-- SELECTED EXTRACT --
Her sister began sharing articles on minimalism, which prompted Jonat to think, Wow, we need this. "We spent three months radically decluttering. Our home was so much easier to clean and more enjoyable to be in."
The couple sold things they didn't need and paid down debt. Jonat now calls the minimalist lifestyle "an incredible gift" for her family.
"Minimalism has really made our 1,100 square-foot condo super livable and enjoyable with three young kids," she says, adding: "We're not extremists, we have a dining room table. My kids have some toys. Where minimalism kicks in is you start seeing it's not necessarily about my square footage, but about what we have in there." An 'unexpected' career Like many in a variety of endeavors, Jonat, who pre-kids worked in corporate marketing, started a personal blog (which she continues today), sharing it with friends to keep herself accountable. She began reading and interacting with the minimalism blog community, which led her to submitting a personal essay to The Globe and Mail, Canada's leading newspaper. That led to radio and TV interviews and a 2014 book, Do Less.
"This," she admits, "is a very unexpected career path."
Jonat describes The Minimalist Mom as a "different kind of baby book," one she hopes would be a most effective baby shower gift.
"I hope people will read it and take what works for them," she says. "That's a big part of the book: Your life is not everyone else's life. You should be building a lifestyle around what works for you. You should be thinking about your baby gear in terms of what works for you, not necessarily, 'This is the hot stroller all my friends have' -- but they don't live in a three-story walkup."
Having your first child is a momentous event, and in the U.S. and Canada, "we mark that event and the preparation for it with stuff," Jonat notes. "What stroller are you going to get? What's your nursery going to look like? Most new parents at some point feel very overwhelmed with it, that they have to collect all this stuff."
And, in hindsight, many realize they didn't need the majority of what they were given or bought.
"It tends to accumulate in the home, you start becoming overwhelmed with the exersaucer you keep tripping over, or cleaning the stuff, maintaining the stuff, finding the stuff."
Jonat equates the months leading to a child's birth to wedding preparation: "A lot of it is about spending and planning, and then you get past the wedding and you're, like, 'Oh, this is really about the marriage. We've prepared and spent and really
focused on this one day, when it's really about the years after and investing in those years in non-monetary ways.' It's so easy to confuse preparation with buying things. This book is about ways to step back and look at how to prepare to be a parent outside of buying stuff, be it asking for help or creating a network of people who are going to support you when the baby arrives, to preparing in other ways with your partner, dividing household tasks before the baby arrives."
In the book, Jonat offers three different levels of simplification, so readers can customize their approach to one that best fits their lifestyle.
"What I love about simplifying and minimalism is people can dial it in to the degree they want," she says. "If you say you want to simplify, it doesn't mean you have to give absolutely everything away. You can tidy up certain corners of your home or your life that's not giving back to you and still keep hobbies. When you get rid of stuff, it brings into view what you really want to spend your money and time on."

-- DATASET EXCERPTS --
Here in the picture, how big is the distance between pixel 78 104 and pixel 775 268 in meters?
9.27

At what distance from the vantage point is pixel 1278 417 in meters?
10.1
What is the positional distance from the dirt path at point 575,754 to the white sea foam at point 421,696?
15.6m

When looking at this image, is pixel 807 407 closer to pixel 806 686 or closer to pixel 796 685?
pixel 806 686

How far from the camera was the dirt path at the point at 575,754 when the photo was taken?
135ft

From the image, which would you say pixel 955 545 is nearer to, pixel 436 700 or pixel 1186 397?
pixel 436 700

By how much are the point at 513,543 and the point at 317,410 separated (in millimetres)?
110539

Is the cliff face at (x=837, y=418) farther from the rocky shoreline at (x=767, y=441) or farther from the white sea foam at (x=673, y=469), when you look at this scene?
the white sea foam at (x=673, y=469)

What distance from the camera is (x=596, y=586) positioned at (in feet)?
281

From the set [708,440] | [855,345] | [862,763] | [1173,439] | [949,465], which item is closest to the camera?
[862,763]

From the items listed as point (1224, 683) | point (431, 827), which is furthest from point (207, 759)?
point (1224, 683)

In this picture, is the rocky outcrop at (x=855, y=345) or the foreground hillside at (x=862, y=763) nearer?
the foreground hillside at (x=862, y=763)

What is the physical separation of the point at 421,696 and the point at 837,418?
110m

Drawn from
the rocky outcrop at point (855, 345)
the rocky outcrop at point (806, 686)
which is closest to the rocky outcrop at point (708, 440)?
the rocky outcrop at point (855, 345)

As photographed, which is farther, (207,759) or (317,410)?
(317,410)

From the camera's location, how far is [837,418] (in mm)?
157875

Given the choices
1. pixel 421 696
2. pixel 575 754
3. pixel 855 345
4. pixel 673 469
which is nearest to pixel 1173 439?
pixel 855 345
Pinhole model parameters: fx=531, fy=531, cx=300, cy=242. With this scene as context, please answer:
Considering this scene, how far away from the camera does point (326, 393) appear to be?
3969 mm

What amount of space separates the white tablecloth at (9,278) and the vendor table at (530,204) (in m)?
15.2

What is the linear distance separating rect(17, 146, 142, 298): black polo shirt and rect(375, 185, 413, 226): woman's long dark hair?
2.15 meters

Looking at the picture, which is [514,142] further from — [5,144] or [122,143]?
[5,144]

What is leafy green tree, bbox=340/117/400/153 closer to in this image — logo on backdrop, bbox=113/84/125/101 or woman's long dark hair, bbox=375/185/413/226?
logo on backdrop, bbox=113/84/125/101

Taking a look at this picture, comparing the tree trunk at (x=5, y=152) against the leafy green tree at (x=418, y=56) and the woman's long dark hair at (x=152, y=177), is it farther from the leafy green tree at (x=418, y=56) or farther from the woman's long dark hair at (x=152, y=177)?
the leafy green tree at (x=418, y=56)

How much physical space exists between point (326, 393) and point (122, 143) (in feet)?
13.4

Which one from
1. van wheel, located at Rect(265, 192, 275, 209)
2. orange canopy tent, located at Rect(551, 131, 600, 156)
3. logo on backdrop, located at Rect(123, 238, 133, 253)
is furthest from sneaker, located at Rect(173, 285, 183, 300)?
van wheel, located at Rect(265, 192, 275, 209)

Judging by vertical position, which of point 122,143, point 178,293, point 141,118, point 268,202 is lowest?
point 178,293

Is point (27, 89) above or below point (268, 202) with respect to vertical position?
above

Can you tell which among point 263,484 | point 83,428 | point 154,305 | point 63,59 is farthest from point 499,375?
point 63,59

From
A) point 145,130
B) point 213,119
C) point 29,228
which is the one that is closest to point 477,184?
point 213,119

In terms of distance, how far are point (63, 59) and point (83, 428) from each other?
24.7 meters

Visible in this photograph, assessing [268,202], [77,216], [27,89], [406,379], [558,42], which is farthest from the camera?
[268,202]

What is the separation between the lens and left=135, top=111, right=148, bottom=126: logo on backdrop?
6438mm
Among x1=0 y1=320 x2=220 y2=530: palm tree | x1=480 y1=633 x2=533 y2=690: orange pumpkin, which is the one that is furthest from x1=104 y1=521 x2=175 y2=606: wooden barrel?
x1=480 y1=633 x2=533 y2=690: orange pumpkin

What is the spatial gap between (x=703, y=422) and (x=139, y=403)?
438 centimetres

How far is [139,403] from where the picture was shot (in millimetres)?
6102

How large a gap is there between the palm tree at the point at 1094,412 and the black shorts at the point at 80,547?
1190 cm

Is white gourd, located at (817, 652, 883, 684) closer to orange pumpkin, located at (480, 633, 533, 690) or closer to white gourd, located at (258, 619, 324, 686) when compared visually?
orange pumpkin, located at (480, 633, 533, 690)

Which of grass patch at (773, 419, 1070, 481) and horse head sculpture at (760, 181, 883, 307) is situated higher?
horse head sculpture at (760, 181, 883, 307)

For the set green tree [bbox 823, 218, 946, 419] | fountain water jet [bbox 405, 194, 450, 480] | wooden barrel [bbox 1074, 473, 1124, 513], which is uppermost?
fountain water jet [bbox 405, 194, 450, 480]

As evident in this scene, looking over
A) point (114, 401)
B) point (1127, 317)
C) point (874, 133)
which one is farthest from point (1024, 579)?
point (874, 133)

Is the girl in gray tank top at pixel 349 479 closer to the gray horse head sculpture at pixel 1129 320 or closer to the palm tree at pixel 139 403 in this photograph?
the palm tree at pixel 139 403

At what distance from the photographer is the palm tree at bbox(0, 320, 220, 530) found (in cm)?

-- TASKS TO PERFORM --
- 1) In the minimalism article, translate this sentence into Spanish: "And, in hindsight, many realize they didn't need the majority of what they were given or bought."
- 2) According to the minimalism article, how many levels of simplification does Jonat offer in her book?
- 3) Continue the minimalism article from its final sentence.

-- RESULTS OF THE TASKS --
- 1) Y, en retrospectiva, muchos se dan cuenta de que no necesitaban la mayor parte de lo que les regalaron o compraron.

- 2) Three.

- 3)
Jonat notes she didn't use a particular decluttering system and she didn't touch her husband's office. The lifestyle has grown on her husband over time, she says, especially as over the years he saw a happier, less-stressed wife, an easier-to-maintain home, and an increased ability to pay down debt.
"He's into it," she adds. "He's not extremist, but he's supportive of the level we take it to." But what about the toys? Keeping an infant relatively decluttered is one thing, but what happens when the child grows and wants the bane of most households?
Jonat's sons, who grew up in this lifestyle, don't miss what they never had: a room cluttered with an abundance of toys. "They love going to friends' houses for playdates, to check out all their toys," she notes.
A minimalist lifestyle has had the side effect of the boys being consciously selective of what they own and its value.
"My oldest really wants to get a model train set," Jonat says. "He's wanted it for 6 months. We keep coming back to it and saying, 'It's really expensive and we won't have the room for it.'"
Jonat and her husband told their son that in order to finance the model trains, he would need to sell many of the wooden trains the children have been collecting for years, both for money for the new purchase and for a space to enjoy it.
"We keep posing that question, 'Which one do you want?' and he has to come back to, 'My brothers and I all use the train set and we get a lot of joy out of it, so, you're right, we don't really have space for these model trains.'"
She also notes the boys are far from deprived on traditional gift-giving occasions, which Jonat uses to their collective advantage year-round.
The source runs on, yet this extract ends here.